◆ **STUDY TEXT**
+++
It is widely accepted that cancer is promoted by an accumulation of multiple genetic and epigenetic alterations. In cancer gene therapy, it has been recognized as a crucial step to target the expression of suicide genes in a wide range of human malignant cancer cells while avoiding severe side effects in normal cells. The activity of the hTERT promoter is significantly higher in most telomerase-positive cells than that in telomerase-negative cells (19,20). It is feasible to drive the expression of many therapeutic genes by the hTERT promoter, such as Bax, caspase-8 and FADD (21). In our present study, the hTERT promoter also showed the potential for targeted killing of cancer cells. However, the activity of the hTERT promoter in most cancer cells is suboptimal and usually weaker than that of commonly used promoters, such as the CMV promoter, SV40 promoter and RSV-LTR. Therefore, the mechanisms by which the promoter performs so differentially among cells remains unclear. Further investigation is required to clarify the mechanisms before this strategy is used as a routine clinical practice.
Previous reports have indicated that a limited number of key single amino acid residues highlight the importance of substrate specificity (22). In 2011, Zhu et al (23) discovered that the catalytic rates are relatively increased by the alteration at the sites of 244E, 245S, 251S and 252R of the last 10 amino acids. Based on these studies, we further investigated its important structural features and structure-function relationships.
Recently, a wide variety of other gene therapies have been investigated in many malignancies, such as antiangiogenic, tumor-suppressor, cytokine-based and oxidative-based gene therapy (24). In addition, cell cycles regulate growth and differentiation. The regulation of the different cell cycles is another hallmark of cancer control (25). Suicide gene therapies can be combined with these gene therapies, and the combination strategy may provide new potentials to deal with malignancies in future clinical application.
In summary, our study demonstrated that the recombinant suicide gene lentiviral Dm-dNK driven by cancer-associated hTERT promoter combined with dFdC for cancer gene therapy was an effective and promising treatment to use. It is conceivable that wide clinical applications may eventually be achieved through the development of this suicide gene strategy.
+++
◆ **EXERCISE DATA**

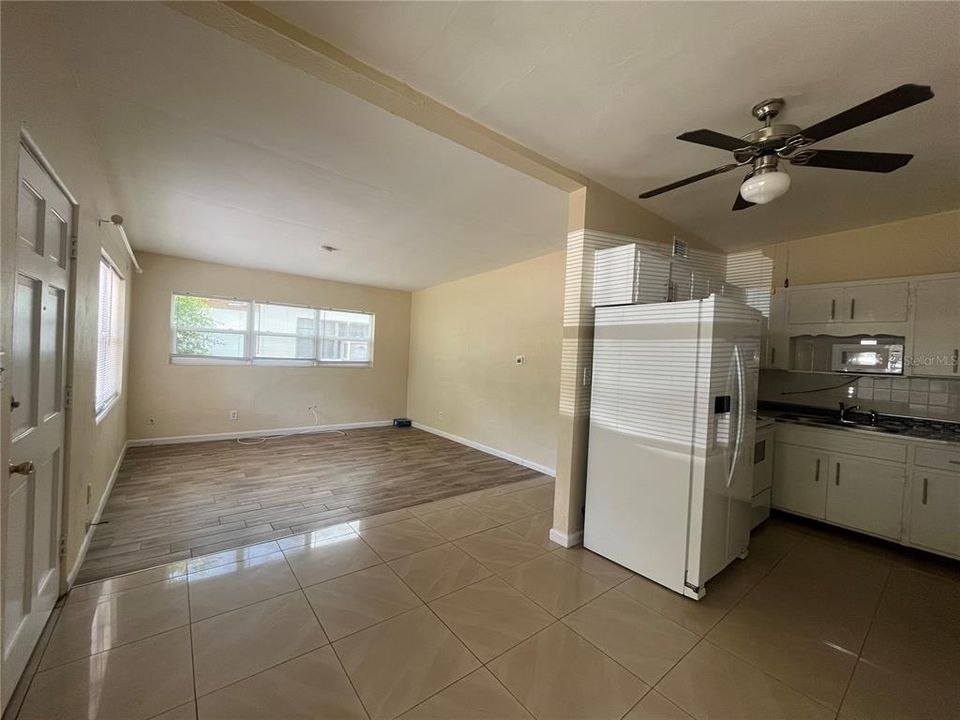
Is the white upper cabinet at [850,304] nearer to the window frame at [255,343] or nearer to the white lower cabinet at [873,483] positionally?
the white lower cabinet at [873,483]

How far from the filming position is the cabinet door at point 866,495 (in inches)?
105

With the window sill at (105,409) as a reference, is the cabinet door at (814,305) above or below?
above

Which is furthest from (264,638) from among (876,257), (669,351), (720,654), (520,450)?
(876,257)

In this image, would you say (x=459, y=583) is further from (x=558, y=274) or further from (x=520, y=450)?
(x=558, y=274)

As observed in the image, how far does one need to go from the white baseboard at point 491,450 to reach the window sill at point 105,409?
3733 millimetres

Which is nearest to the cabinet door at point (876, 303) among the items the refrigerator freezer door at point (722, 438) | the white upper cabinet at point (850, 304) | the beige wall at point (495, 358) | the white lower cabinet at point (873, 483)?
the white upper cabinet at point (850, 304)

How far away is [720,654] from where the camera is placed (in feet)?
5.62

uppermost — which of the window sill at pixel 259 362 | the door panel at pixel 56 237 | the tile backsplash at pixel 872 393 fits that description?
the door panel at pixel 56 237

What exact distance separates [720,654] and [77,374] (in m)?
3.64

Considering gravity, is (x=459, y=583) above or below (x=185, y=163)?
below

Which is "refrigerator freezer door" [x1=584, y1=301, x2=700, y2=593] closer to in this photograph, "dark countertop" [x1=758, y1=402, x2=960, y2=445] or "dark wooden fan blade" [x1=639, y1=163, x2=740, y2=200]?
"dark wooden fan blade" [x1=639, y1=163, x2=740, y2=200]

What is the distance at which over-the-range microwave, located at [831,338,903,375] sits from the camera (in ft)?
9.73

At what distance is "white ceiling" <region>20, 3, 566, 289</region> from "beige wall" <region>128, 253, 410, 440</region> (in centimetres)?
73

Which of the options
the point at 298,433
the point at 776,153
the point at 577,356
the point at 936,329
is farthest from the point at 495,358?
the point at 936,329
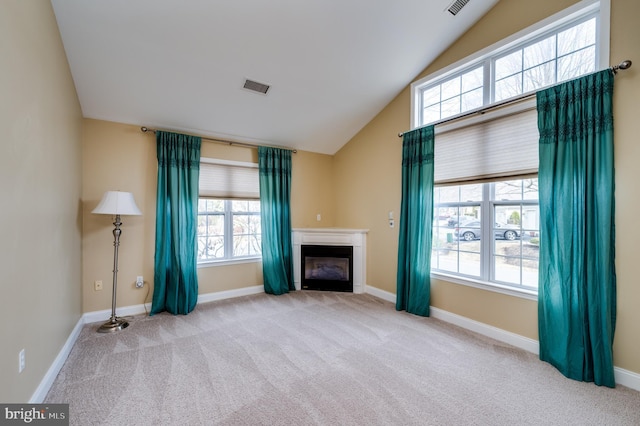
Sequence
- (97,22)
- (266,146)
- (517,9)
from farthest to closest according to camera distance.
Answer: (266,146) < (517,9) < (97,22)

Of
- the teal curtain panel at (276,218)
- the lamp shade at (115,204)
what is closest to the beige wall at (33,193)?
the lamp shade at (115,204)

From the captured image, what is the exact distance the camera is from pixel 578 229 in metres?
2.18

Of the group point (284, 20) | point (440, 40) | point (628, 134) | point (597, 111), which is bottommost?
point (628, 134)

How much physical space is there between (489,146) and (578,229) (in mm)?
1137

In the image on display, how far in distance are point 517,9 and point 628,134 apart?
1.62 m

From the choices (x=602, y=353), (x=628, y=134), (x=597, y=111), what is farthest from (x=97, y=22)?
(x=602, y=353)

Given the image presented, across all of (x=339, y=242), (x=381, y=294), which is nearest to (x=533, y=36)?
(x=339, y=242)

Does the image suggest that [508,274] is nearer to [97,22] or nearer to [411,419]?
[411,419]

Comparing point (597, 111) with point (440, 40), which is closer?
point (597, 111)

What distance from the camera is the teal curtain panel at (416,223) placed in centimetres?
335

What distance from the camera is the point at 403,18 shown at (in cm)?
270

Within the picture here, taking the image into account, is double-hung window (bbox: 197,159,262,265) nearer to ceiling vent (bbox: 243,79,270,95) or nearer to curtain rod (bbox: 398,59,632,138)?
ceiling vent (bbox: 243,79,270,95)

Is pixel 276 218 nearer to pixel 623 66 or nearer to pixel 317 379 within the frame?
pixel 317 379

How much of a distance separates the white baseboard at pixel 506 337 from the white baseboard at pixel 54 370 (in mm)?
3653
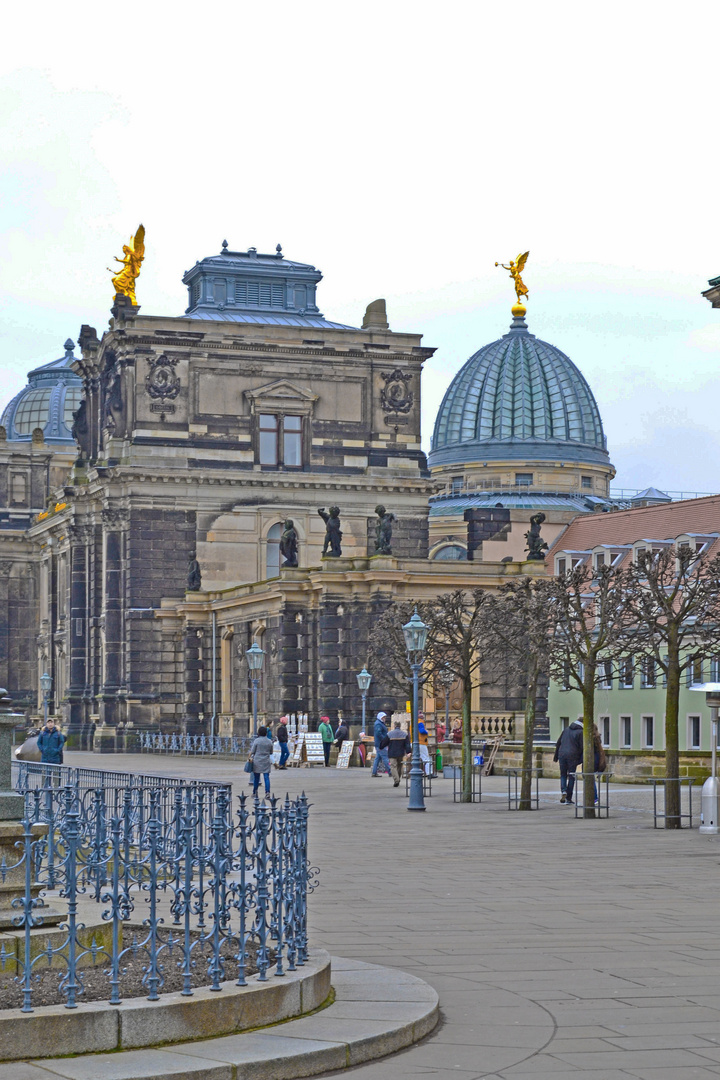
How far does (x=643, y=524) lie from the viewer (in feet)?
204

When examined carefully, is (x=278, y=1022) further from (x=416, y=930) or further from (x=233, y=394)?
(x=233, y=394)

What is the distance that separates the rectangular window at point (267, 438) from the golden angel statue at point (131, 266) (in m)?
7.58

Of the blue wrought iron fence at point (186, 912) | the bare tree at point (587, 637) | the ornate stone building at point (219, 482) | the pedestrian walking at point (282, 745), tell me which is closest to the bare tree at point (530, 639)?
the bare tree at point (587, 637)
+++
◆ **TO DO**
According to the text on cancer suicide gene therapy, which commonly used promoters usually have stronger activity than the hTERT promoter in most cancer cells? The listing has no connection to the text on cancer suicide gene therapy.

◆ **SOLUTION BELOW**
The CMV promoter, the SV40 promoter and RSV-LTR.